The mere fact that you print something means that there is now an observable difference between making the extra copy and not. That may, as SiCrane suggested, very well be the deciding factor for the compiler's ability and/or desire to remove the extra copy. And that could be a problem for you; attempts you make to observe if this extra copy is made or not, could actual end up being the reason why it is made.

MyObject &MyObject::operator+=(const MyObject &obj) //Normal overload with MyObject as param

MyObject &MyObject::operator+=(float obj) //Should I use const in the param (const float obj)

Is there a way to make them 'private' so they do not show when I use the dot operator?

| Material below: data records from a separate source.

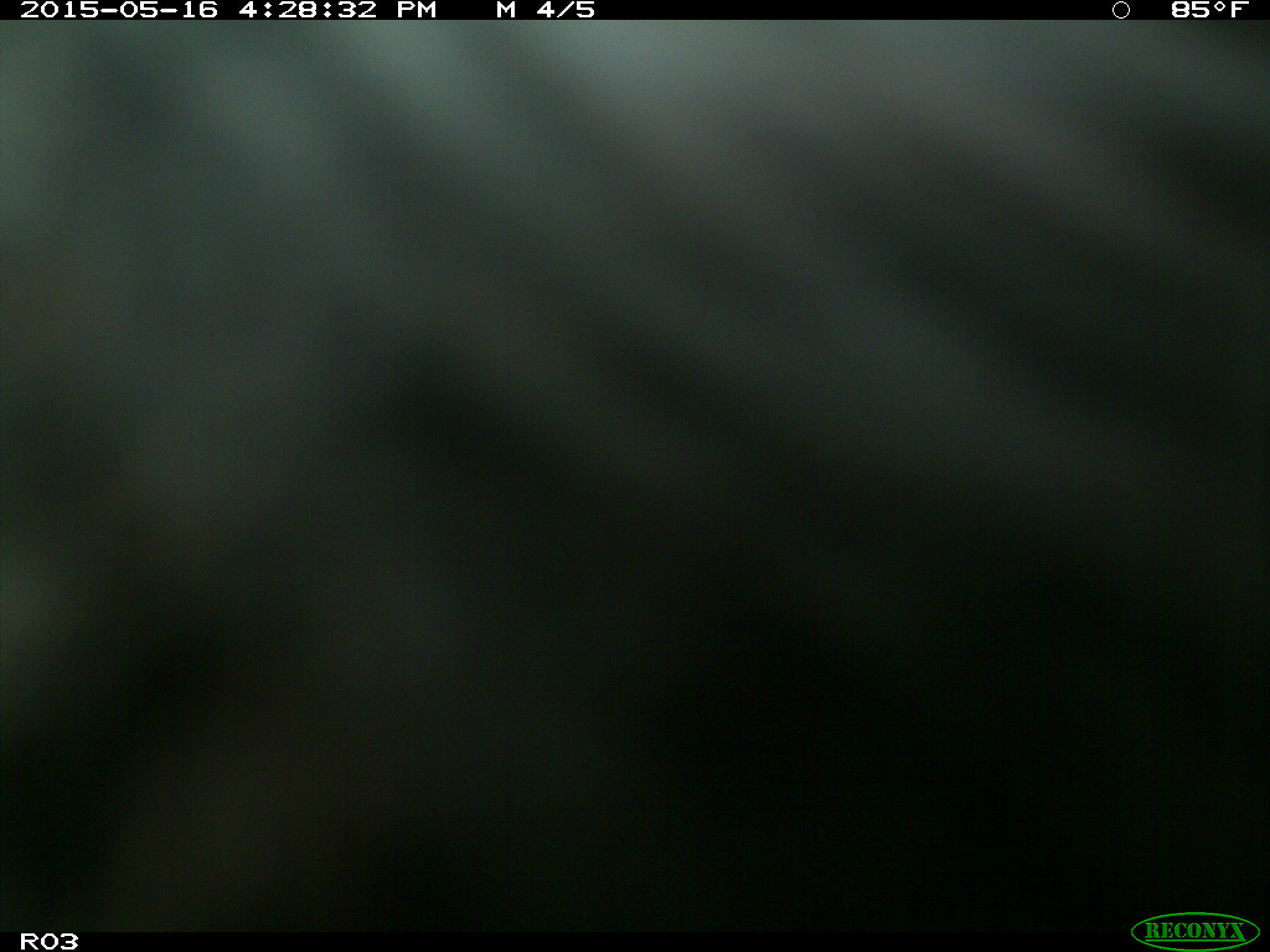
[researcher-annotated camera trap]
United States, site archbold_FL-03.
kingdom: Animalia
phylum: Chordata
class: Mammalia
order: Artiodactyla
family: Bovidae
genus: Bos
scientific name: Bos taurus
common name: domestic cow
Bos taurus (domestic cow).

That's your editor trying to be helpful. It is trying to offer choices to auto complete whatever you would be typing next.

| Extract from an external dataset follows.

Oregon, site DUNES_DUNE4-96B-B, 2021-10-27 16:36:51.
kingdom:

The built-in list does not filter, it rather stupidly displays a list of everything it can find.

There are many plugins, such as RottonTomato's Visual Assist X or ReSharper or CodeRush, all of them replace the IntelliSense autocomplete list with more realistic values.

noodleBowl, the term is "destructor" not "deconstructor". Just telling you this to help avoid confusion in the future.

Second, why wouldn't you want the operators to show up? They are publicly accessible members of the class.

Finally, there's no harm in doing

MyObject &MyObject::operator+=(const float obj)

but there's no real gain either. Because C++ passes by value, the float you pass into the += operator will be a copy.

Though if I'm doing that I usually leave the const off of the function header in the .h file, adding it to the .cpp file only since the caller doesn't really care one way or the other since it's by-value.

Never knew you could do that. Wouldn't it change the function signature and mess up the linker?

But to clarify, and maybe I'm wrong, isn't it more accurate to say that the constness of the parameter itself is not part of the signature, but that the constness of an object taken in as a pointer or reference is part of the signature?

In other words a parameter, whether a value, or a reference, or a pointer, const doesn't matter -- but that is not the same thing as that which it is a pointer or a reference to, and its constness, which does matter.

But to clarify, and maybe I'm wrong, isn't it more accurate to say that the constness of the parameter itself is not part of the signature, but that the constness of an object taken in as a pointer or reference is part of the signature?

In other words a parameter, whether a value, or a reference, or a pointer, const doesn't matter -- but that is not the same thing as that which it is a pointer or a reference to, and its constness, which does matter.

Nope. Const is a compiler-enforced "promise" that can be easily violated with casting or aliasing. AFAIK, the linker doesn't even see it, since the compiler would have done all the enforcement work ahead of time.

Edit: Actually I think I see what you're getting at. And I think you're right. Const has to be part of the signature if the pointed-to object is const, because the compiler has to enforce that you don't pass const objects to parameters that take objects as non-const. But if you're taking it by value it doesn't matter because the value is copied and the copy will be const/non-const no matter what the source was.

He is right indeed, I was writing it up again but you both explained it already.

Quotes from the standard are metioned here on SO: http://stackoverflow.com/a/3681190 and in plain english the post below.